- きょういくじん会議
9日付けの日本教育新聞では大きく2ページを割いて、「民主党中心の新政権が発足したことに伴い」「全国の幼稚園長、小・中学校長、高校長を対象に」した独自アンケート調査の結果を報じた。
有効回答数は395人ながらも、興味深い結果が出た。
主な設問と一位回答の結果は以下のとおり。
高校教育費の無償化(複数回答)
「所得制限を設けた上で授業料以外の教育費負担も軽減」30.9%
教職員数の増加(複数回答)
「35人学級の導入」52.9%
電子黒板の整備
「取りやめ」72.7%
教員免許更新制の存続について
「直ちに廃止する」43.5%
教員養成課程の6年制(複数回答)
「原則は4年制としたまま、教職大学院制度の充実を優先」47.8%
学校理事会構想
「反対」56.7%
教育監査委員会構想(教育委員会制度の抜本的見直し)
「反対」62.5%
マニフェスト以外に期待すること(複数回答)
「公財政支出引き上げ」88.1%
賛成・反対・その他という選択肢の設問もあれば、高校教育費の無償化のように「所得制限なしで無償化」「所得制限設け公私とも授業料無償化」「取りやめ」など複数回答可の設問もあるので、一位回答だからといって一概には判断できない面もあるが、一定の方向性が出ているとも言えるだろう。

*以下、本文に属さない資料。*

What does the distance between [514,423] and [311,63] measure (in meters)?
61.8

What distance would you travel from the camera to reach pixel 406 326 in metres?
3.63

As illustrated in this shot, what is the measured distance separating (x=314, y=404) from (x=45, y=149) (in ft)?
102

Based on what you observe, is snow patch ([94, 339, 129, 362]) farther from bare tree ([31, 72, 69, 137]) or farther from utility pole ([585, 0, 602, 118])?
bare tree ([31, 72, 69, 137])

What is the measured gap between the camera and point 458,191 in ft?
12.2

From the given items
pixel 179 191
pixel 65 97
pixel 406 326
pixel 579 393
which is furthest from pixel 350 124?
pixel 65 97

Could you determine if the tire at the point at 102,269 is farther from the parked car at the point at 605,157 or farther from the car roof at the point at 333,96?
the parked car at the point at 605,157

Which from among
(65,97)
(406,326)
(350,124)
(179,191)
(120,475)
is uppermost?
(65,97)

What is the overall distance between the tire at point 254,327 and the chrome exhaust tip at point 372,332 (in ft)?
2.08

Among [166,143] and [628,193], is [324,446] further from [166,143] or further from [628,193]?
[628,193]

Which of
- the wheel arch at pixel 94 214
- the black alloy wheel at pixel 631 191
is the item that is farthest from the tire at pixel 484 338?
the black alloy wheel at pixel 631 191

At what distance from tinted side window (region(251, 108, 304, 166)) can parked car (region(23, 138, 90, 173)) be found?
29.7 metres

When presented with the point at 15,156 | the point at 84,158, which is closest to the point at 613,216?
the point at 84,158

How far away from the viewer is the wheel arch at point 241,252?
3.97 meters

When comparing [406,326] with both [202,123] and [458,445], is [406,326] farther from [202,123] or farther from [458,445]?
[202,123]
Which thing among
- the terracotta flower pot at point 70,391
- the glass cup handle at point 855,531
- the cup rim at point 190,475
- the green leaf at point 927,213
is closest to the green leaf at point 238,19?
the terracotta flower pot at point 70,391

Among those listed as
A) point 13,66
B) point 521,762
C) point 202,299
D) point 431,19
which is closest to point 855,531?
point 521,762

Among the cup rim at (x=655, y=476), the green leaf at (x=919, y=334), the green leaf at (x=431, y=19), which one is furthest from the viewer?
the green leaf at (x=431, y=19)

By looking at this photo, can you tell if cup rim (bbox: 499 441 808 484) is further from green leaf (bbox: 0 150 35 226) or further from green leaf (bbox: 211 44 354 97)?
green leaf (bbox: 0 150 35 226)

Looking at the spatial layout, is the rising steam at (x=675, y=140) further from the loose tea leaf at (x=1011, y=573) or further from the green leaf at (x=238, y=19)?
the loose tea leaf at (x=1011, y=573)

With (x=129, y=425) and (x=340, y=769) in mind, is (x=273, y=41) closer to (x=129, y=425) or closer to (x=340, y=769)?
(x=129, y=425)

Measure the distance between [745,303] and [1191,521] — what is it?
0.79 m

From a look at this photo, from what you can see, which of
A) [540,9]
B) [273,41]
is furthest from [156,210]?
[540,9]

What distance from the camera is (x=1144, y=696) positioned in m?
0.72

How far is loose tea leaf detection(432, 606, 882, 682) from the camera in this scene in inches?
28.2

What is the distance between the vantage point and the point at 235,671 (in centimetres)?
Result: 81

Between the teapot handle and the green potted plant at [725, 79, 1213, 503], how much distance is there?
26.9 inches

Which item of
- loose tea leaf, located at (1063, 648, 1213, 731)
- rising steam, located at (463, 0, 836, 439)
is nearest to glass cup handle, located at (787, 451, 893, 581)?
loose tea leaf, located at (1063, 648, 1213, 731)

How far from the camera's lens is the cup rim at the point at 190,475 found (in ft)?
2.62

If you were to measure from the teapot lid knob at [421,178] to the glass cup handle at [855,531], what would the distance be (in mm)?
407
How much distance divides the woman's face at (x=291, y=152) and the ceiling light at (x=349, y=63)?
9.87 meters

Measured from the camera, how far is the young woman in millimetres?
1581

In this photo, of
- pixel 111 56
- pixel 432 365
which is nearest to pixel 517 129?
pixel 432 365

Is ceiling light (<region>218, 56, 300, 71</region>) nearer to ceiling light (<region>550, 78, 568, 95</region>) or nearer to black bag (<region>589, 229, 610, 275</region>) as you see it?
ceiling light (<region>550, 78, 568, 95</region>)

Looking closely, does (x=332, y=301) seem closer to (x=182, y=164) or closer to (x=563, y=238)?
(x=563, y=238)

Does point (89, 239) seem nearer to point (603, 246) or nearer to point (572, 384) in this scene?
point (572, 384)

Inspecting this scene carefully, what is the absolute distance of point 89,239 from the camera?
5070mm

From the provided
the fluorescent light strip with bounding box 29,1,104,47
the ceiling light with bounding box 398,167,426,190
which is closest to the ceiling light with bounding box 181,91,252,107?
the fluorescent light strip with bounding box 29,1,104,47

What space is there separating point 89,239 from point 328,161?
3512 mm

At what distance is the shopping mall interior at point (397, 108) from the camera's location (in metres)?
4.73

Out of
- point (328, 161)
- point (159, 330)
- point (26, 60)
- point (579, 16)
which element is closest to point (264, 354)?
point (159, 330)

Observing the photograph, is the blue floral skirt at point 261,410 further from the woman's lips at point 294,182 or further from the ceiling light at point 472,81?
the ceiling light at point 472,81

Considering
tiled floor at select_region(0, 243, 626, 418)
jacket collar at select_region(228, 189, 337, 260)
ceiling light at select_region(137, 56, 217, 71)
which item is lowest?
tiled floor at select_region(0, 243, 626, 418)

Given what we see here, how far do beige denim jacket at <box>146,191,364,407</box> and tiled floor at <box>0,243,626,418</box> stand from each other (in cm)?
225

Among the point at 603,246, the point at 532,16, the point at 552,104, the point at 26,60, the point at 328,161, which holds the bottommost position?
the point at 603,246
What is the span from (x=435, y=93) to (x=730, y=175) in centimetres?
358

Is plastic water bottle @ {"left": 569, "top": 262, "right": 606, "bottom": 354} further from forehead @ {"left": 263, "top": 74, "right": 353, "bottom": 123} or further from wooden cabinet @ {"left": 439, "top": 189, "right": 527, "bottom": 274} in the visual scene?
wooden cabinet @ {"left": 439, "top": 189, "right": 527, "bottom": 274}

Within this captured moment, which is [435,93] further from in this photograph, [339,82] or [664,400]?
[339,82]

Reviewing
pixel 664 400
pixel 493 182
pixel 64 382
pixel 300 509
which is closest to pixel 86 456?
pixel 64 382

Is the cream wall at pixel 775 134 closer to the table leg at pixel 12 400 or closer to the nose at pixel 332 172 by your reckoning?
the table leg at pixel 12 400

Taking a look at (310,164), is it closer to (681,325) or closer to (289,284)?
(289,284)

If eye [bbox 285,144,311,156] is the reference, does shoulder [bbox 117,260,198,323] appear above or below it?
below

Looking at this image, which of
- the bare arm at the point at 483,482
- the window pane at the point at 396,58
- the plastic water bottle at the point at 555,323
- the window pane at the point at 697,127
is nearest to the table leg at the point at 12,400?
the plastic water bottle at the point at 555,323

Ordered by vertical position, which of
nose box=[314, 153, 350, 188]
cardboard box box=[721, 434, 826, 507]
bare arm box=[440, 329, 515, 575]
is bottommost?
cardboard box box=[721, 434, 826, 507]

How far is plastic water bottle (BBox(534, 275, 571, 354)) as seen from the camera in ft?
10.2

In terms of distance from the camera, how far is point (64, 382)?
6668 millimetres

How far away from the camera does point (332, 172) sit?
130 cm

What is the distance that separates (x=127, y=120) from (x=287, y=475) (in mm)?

全体の傾向としては、学校現場の多忙感、貧困家庭への対応への意識の高さがよくわかる。一方、教育制度改革に関連する項目に関しては、後ろ向きな回答傾向。近頃よく言われるように「改革疲れ」の空気が漂っているようだ。自由記述からは、政策そのものの検証不足を指摘する声や、現場を無視した改革への不満など、民主党マニフェストに対しても懐疑的な見方が多くあるように感じられる。
前政権時代に大きな話題となった「電子黒板の整備」については、「反対」が「推進」22.3%を大きく上回った。財政的な支援は歓迎すべきだが、もっとほかの事に使わせてほしいというのが本音だろう。
自由記述からは、「教員給与の増額」を求める声が目立つ。教員の質の向上のためには、教員養成課程6年制や教員免許更新制のように大学にその責を負わせるよりも、教員数の増加や待遇改善の方が実効があるというのが大方の見方だ。
だが、例えば指導力不足教員については、指導時間にゆとりがあった、待遇も比較的よかった時代を生きてきた世代にこそむしろ問題が多いとも言われている。待遇改善がすなわち教員の質の向上に結び付くかどうかは、やや希望的観測の面もあると言えるだろう。
反対に、全国学力調査や教員免許更新制の存続に対する肯定的な意見の中にも、教員の質の向上へのヒントがあるようだ。
いずれにせよ、現場の声を拾い上げるうえで、このようなアンケート調査は有効に活用できる。トップダウンでないとできない教育改革もあろうが、実効性を担保するには現場の声を知ることも重要だろう。